◆ TEKS HASIL EKSTRAKSI ◆

»»

Bayangkan seorang anak sekolah dasar yang masih terbata-bata mengeja kata, meski usianya sudah menginjak kelas tinggi. Kenyataan seperti ini bukan cerita langka. Di berbagai sekolah di Indonesia, masih banyak siswa yang belum mampu membaca lancar pada jenjang yang seharusnya mereka kuasai.
Data internasional memperkuat gambaran tersebut. Hasil Programme for International Student Assessment (PISA) 2022 yang diselenggarakan OECD mencatat skor literasi membaca Indonesia hanya 359 poin, turun 12 poin dari tahun 2018. Angka ini menegaskan bahwa masalah literasi bukan sekadar persoalan individu, melainkan fenomena nasional yang berdampak langsung pada kualitas pendidikan. Tanpa kemampuan membaca yang memadai, anak akan kesulitan memahami soal matematika, teks sains, hingga materi sosial, yang pada akhirnya menurunkan prestasi belajar secara menyeluruh.
Fenomena serupa tampak di SD Negeri 2 Sukorejo, Semarang. Berdasarkan data sekolah, terdapat sejumlah siswa dari kelas I hingga kelas VI yang masih kesulitan mengeja kata-kata sederhana. Kondisi ini merata di beberapa tingkatan, dan sudah lama menjadi perhatian pihak sekolah.
Ada banyak faktor yang melatarbelakangi. Pertama, sebagian orang tua sibuk bekerja hingga malam sehingga minim kesempatan mendampingi anak belajar di rumah. Kedua, pembelajaran daring saat pandemi Covid-19 membuat anak kehilangan fondasi literasi karena kurang interaksi tatap muka dengan guru. Ketiga, kondisi keluarga yang tidak harmonis---misalnya perceraian---membebani psikologis anak dan menghambat proses belajarnya.

««

◆ ENTRI HASIL EKSTRAKSI ◆

»»

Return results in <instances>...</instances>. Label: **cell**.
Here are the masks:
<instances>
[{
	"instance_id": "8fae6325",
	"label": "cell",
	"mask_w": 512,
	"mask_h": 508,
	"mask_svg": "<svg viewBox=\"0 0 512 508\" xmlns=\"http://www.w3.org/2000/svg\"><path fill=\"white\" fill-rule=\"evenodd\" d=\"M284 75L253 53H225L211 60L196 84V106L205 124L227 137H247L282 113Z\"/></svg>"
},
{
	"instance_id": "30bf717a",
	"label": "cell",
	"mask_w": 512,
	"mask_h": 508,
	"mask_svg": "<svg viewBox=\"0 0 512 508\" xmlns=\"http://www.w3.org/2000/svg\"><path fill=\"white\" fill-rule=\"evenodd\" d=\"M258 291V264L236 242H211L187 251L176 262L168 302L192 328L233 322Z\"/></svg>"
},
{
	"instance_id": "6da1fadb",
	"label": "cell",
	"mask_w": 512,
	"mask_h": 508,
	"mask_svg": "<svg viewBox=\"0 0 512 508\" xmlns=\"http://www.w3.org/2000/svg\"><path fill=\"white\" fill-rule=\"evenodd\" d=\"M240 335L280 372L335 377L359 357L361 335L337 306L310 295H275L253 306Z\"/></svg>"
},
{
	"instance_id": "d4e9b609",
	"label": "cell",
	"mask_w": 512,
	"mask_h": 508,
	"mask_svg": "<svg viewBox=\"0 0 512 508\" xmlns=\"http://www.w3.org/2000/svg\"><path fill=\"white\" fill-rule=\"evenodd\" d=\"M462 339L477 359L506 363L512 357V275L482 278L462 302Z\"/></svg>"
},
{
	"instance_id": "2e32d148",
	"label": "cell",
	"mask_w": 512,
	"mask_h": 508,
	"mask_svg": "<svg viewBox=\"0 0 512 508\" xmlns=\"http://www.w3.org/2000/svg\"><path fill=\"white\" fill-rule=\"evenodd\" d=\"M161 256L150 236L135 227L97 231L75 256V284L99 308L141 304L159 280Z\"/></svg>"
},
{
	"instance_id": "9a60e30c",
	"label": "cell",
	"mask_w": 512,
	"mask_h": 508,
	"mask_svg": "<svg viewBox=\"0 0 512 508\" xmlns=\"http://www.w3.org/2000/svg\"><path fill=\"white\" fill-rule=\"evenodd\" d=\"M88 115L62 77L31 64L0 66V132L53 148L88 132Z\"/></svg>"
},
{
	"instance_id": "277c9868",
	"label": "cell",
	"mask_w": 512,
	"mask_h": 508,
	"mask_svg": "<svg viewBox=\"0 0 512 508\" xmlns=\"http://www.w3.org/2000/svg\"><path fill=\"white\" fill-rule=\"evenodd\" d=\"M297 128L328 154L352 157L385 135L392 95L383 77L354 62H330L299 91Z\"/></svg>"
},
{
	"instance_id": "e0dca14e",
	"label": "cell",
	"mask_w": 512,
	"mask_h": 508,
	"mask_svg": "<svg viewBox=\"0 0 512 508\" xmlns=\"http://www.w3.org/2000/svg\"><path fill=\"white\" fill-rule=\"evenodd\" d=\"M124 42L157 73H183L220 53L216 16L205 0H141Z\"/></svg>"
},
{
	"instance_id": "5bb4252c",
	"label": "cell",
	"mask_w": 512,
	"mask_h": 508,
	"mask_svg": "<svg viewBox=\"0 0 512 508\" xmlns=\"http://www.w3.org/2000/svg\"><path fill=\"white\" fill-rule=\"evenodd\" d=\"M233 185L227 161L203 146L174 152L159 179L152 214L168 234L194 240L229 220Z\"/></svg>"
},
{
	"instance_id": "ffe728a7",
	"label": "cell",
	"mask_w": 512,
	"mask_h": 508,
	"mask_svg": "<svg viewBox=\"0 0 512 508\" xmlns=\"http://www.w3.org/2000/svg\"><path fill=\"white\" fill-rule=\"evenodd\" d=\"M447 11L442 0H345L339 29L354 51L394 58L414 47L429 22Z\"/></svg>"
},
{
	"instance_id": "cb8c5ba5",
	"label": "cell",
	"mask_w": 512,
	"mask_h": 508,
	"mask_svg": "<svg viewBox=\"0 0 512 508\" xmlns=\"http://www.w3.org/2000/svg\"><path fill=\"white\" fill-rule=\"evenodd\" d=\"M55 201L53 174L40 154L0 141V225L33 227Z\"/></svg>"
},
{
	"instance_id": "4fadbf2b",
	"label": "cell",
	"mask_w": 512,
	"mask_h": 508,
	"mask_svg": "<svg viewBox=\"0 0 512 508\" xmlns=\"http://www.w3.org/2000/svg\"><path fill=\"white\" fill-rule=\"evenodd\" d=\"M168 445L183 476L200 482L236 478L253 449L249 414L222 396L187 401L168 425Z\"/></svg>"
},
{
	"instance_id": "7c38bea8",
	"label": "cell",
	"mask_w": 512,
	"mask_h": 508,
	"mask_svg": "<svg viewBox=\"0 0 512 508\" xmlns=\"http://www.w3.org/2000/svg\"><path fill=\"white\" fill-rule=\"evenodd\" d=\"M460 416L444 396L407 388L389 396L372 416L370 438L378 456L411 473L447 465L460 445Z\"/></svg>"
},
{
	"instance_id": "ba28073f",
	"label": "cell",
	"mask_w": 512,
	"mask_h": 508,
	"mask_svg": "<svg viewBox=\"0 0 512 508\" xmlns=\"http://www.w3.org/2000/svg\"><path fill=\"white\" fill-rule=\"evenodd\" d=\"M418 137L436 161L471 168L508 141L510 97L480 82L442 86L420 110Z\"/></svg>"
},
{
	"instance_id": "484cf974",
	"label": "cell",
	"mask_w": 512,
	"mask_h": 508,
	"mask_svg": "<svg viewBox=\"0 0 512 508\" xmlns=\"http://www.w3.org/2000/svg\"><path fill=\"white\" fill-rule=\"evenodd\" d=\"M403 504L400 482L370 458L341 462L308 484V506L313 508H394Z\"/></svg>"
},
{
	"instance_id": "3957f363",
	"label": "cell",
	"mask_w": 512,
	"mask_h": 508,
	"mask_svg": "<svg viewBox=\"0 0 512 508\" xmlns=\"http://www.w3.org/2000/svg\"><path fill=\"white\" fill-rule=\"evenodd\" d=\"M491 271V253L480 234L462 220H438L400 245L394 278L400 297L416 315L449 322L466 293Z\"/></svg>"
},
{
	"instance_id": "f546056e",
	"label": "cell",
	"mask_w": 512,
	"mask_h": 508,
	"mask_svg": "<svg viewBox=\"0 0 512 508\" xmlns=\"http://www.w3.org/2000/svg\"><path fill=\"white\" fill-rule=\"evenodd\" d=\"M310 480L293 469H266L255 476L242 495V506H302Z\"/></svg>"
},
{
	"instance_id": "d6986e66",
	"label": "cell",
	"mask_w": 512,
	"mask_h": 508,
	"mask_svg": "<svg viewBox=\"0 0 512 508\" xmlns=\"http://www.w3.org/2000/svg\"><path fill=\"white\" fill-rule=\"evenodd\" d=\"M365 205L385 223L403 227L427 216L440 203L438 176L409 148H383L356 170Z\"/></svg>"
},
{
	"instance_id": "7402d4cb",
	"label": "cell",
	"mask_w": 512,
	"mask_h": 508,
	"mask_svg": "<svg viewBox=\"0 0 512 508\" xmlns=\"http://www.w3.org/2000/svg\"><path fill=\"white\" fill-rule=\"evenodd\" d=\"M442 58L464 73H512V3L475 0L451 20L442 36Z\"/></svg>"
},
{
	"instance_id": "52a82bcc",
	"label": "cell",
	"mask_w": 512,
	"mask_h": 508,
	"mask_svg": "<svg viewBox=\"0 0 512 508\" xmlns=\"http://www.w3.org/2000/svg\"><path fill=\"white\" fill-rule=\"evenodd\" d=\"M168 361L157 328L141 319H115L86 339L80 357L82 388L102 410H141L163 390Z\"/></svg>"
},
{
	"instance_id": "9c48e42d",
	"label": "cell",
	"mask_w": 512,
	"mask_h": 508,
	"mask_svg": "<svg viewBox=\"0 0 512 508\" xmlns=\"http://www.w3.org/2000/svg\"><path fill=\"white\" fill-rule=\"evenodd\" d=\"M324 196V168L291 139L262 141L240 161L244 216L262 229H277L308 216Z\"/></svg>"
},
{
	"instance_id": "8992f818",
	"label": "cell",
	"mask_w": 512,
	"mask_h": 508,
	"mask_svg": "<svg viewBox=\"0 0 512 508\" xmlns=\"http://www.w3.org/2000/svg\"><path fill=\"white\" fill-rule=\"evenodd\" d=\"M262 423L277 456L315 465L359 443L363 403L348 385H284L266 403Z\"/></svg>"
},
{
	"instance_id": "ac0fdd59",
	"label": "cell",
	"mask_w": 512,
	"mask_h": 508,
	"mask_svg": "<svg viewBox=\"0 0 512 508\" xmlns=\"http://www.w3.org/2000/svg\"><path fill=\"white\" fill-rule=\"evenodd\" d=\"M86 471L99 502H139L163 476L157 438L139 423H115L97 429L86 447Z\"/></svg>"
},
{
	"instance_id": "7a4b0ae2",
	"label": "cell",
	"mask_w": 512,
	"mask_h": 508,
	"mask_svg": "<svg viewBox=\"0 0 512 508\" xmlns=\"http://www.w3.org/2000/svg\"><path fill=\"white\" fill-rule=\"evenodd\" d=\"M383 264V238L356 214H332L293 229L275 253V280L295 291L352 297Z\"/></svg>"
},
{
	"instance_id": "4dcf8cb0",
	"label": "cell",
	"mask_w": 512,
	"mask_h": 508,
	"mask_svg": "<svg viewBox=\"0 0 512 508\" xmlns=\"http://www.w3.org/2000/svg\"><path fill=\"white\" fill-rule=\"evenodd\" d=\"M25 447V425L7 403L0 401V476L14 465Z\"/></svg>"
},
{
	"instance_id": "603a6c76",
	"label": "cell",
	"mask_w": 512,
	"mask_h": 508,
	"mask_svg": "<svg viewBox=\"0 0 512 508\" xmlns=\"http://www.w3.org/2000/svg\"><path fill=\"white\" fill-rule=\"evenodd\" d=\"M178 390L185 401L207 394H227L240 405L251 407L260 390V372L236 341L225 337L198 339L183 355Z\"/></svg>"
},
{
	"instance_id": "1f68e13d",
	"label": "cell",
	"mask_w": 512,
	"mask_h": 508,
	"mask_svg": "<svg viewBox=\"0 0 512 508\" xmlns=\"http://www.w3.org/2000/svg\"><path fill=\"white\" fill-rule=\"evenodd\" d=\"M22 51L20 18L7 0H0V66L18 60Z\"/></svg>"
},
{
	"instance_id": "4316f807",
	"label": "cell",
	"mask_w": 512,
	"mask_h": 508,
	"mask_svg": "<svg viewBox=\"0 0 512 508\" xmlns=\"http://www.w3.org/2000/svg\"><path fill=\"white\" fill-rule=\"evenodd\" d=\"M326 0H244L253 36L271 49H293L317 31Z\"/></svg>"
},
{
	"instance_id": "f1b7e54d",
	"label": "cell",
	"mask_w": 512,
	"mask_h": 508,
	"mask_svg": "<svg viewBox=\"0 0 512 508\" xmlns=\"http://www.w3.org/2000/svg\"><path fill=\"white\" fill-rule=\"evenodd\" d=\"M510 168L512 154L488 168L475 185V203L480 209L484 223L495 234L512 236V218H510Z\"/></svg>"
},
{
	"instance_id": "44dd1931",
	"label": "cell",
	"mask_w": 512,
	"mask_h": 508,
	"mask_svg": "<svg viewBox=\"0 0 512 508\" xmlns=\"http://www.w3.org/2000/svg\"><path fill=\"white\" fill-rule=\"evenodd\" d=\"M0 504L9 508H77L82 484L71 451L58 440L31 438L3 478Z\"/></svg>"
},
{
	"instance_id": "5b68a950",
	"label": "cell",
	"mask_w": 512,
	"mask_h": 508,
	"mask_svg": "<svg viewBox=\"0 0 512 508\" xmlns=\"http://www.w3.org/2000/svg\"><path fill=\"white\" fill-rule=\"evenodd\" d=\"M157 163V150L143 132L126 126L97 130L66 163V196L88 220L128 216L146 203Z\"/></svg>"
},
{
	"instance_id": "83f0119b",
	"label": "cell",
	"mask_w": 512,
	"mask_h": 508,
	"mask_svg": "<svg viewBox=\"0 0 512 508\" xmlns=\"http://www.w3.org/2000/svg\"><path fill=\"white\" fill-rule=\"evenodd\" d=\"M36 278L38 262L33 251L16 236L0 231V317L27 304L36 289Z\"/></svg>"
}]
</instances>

««

◆ TUGAS 1 ◆
Menurut teks tentang literasi siswa, berapa skor literasi membaca Indonesia pada PISA 2022?
◆ TUGAS 2 ◆
Ubah paragraf dalam teks tentang literasi siswa yang diawali "Ada banyak faktor yang melatarbelakangi" menjadi daftar singkat tanpa menghilangkan fakta utamanya.
◆ TUGAS 3 ◆
Teruskan teks tentang literasi siswa mulai dari kalimat sesudah kalimat terakhirnya.

◆ JAWABAN 1 ◆
359 poin.

◆ JAWABAN 2 ◆
Faktor yang melatarbelakangi:
- Orang tua sibuk bekerja hingga malam sehingga jarang mendampingi anak belajar di rumah.
- Pembelajaran daring selama pandemi Covid-19 membuat anak kehilangan fondasi literasi karena kurang bertatap muka dengan guru.
- Keluarga yang tidak harmonis, misalnya karena perceraian, membebani psikologis anak dan menghambat belajarnya.

◆ JAWABAN 3 ◆
Di sekolah, keterbatasan metode pengajaran juga menjadi tantangan. Guru harus mengajar puluhan siswa dalam satu kelas sehingga sulit memberi perhatian khusus pada anak yang tertinggal. Dalam pantauan kelas, ada siswa yang menolak membaca saat diminta, ada yang kesulitan mengeja teks pendek, bahkan ada yang sama sekali tidak fokus pada penjelasan guru.
Masalah ini tidak boleh dibiarkan. Pemerintah, sekolah, dan orang tua perlu bersinergi mencari solusi. Salah satu langkah yang bisa ditempuh adalah memperkuat program literasi dengan metode interaktif dan menyenangkan, serta memberikan pelatihan bagi guru agar mampu mendampingi siswa yang mengalami hambatan membaca.
SD Negeri 2 Sukorejo sendiri sudah mencoba menerapkan kelas remedial membaca, di mana siswa yang masih kesulitan diberi jam tambahan khusus setelah pelajaran reguler. Upaya ini penting, namun perlu dilengkapi dengan pemahaman mendalam mengenai kondisi tiap anak. Tes IQ atau asesmen kognitif dapat menjadi alat bantu untuk mengenali potensi dan tantangan belajar mereka, sehingga intervensi yang diberikan lebih efektif dan sesuai kebutuhan.
Temuan ini sejalan dengan hasil observasi lapangan yang dilakukan oleh mahasiswa Psikologi Universitas Negeri Semarang (UNNES) dengan anggotanya, Nabila Luthfi Fauzia, Salmaa Syifa Kamilya, Salma Mufidah, Azzahwa Tsania Tarisa Putri dan Ruth Sukma Sipahutar dibawah bimbingan Prof. Edy Purwanto, M.Si dan Woro Apriliana Sari, S.Psi.,M.Si. Dalam kegiatan tersebut, mahasiswa menemukan adanya sejumlah siswa dengan semangat belajar tinggi tetapi masih tertinggal dalam kemampuan membaca. Catatan ini memperlihatkan bahwa persoalan literasi tidak hanya terlihat dalam data statistik, tetapi nyata hadir di ruang kelas sehari-hari.
Di sisi lain, keterlibatan orang tua tetap krusial. Luangkan waktu untuk mendampingi anak membaca di rumah, sekalipun hanya 10--15 menit sehari. Lingkungan sekitar juga bisa berperan dengan membangun budaya gemar membaca, misalnya melalui pojok baca di rumah ibadah, posyandu, atau balai desa.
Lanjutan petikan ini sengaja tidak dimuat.